ACTIVITY:
Copies of all lines containing the string "burst" are needed from the data below.
-- DATA EXTRACT follows --
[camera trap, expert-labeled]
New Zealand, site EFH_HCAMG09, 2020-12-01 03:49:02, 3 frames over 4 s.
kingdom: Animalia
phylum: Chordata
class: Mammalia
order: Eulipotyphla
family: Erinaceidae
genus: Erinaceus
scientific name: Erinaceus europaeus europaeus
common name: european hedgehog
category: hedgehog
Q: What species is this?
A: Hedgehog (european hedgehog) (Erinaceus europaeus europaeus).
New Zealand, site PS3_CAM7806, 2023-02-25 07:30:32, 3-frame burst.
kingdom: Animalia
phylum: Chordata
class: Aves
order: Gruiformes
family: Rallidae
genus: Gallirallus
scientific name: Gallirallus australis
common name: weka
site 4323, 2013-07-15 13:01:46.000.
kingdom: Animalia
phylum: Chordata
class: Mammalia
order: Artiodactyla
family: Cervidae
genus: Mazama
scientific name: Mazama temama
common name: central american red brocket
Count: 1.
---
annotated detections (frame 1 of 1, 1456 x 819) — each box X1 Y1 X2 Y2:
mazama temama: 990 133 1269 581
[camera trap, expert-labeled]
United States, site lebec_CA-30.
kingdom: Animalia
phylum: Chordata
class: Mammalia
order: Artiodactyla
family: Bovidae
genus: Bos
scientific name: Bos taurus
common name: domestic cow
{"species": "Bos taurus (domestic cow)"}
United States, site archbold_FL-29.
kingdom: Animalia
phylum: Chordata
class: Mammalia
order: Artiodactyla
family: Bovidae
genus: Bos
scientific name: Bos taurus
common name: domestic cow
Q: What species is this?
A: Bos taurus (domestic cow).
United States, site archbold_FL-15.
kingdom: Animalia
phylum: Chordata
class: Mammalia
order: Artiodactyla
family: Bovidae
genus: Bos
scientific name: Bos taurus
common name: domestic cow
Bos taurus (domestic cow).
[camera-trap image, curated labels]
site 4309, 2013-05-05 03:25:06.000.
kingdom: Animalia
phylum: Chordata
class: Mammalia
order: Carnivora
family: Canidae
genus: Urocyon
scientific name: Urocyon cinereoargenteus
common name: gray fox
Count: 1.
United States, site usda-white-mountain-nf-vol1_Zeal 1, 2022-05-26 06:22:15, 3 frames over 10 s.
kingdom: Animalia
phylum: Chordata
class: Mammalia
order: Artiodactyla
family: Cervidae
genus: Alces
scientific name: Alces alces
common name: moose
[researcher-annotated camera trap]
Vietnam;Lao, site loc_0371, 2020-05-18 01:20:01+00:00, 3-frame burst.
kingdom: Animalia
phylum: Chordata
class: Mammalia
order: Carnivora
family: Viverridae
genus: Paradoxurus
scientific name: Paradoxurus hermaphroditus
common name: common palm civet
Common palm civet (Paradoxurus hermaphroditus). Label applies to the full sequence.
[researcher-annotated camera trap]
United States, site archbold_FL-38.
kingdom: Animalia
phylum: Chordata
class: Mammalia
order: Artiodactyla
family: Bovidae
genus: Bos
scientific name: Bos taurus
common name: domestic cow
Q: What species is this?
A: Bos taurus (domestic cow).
-- DATA EXTRACT concluded --
WRITTEN SOLUTION:
New Zealand, site PS3_CAM7806, 2023-02-25 07:30:32, 3-frame burst.
Vietnam;Lao, site loc_0371, 2020-05-18 01:20:01+00:00, 3-frame burst.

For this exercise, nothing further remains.